Ranek mglisty. Jest gorąco, dzisiaj kolejny dzień upału. Wyległem. Baza ludzi... i nasz high end-owy pensjonat:
Rozkminiamy plan na dzisiaj. Do Tłumaczowa słupkami nie dojdziemy. Usiłujemy co prawda, ostatni słupek ok. 30 minut od MK:
Wracamy do szlaku niebieskiego, z którego kierujemy się do Pasterki. W schronisku zasiedliśmy na parę minut i ustalamy, że powrót robimy przez Skalne Wrota do Radkowa. Ruszamy żółtym szlakiem następnie odbijamy na niebieski.

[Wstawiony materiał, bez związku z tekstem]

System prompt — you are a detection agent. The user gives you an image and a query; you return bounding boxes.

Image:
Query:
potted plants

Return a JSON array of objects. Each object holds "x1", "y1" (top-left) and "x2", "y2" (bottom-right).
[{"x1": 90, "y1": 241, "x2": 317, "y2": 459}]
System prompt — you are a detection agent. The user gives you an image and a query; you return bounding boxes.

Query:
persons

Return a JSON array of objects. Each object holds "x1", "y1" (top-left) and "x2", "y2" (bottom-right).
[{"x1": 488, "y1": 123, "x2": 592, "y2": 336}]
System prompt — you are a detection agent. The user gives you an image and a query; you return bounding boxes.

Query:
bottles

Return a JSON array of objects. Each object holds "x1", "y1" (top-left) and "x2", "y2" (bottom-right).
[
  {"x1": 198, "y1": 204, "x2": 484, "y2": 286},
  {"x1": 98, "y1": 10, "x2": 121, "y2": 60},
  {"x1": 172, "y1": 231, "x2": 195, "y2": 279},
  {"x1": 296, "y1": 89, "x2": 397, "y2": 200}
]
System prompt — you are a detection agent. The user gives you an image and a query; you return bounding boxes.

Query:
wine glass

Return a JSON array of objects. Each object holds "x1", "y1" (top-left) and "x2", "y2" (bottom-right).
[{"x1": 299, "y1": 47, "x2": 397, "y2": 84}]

Skalne Wrota, piękna sprawa, chociaż spodziewałem czegoś więcej, mimo wszystko temat godny uwagi:
Po drodze pozwalam sobie na chwilę dla siebie. Cisza, spokój, ukojenie na Pustej Ścieżce:
Niżej jest odbicie, jak mniemam prowadzi do Wodospadu Pośny, pewnego razu pofatyguję się. Tymczasem schodzę na parking, Franek czeka na mnie, dalsza trasa to asfalcik, tak dla urody. Po drodze efektowny widok na Korunę:
I ok. godziny 12.30 wkraczamy do Radkowa, mając chwilę do autobusu raczymy się rożkiem, na popitkę serwuję sobie "Cyraneczkę" i o 13.08 zjeżdżamy do Kłodzka, skąd przebieżka na stację kolejową i wracamy do domu:
Z podziękowaniem dla Franciszka za wspólne trudy i radości. I cóż, do następnej razy:
Dziękuję za uwagę.

Komentarze

  1. Ten pensjonat również kiedyś odwiedziłem, ale nocleg miałem w namiocie, a w wiatce tylko jadłem.

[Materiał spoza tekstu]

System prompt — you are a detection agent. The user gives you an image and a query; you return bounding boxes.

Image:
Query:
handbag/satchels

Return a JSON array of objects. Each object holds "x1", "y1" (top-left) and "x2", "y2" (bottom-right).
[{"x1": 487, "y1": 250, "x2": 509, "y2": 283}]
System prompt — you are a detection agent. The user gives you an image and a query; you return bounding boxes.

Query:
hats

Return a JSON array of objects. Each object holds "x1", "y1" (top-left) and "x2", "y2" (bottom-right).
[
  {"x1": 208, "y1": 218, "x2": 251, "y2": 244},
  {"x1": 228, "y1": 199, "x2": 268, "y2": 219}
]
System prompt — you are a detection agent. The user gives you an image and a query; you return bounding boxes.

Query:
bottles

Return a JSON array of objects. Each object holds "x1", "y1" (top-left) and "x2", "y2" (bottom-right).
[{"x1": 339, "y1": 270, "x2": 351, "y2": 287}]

    Wędrówka w upale... Warun dla wytrwałych turystów i to takich zdesperowanych ;) Kiedyś wędrowałem przy chyba ponad 35°C po niższych rejonach Gór Stołowych i Gór Kamiennych... Mam nadzieję, że nie będę musiał tego powtarzać ;)

    OdpowiedzUsuń
    Odpowiedzi
    1. Ja również :)). Na dobrą sprawę imprezę powinniśmy zakończyć w cieniu kapliczki MBB. Był cień... i woda :)).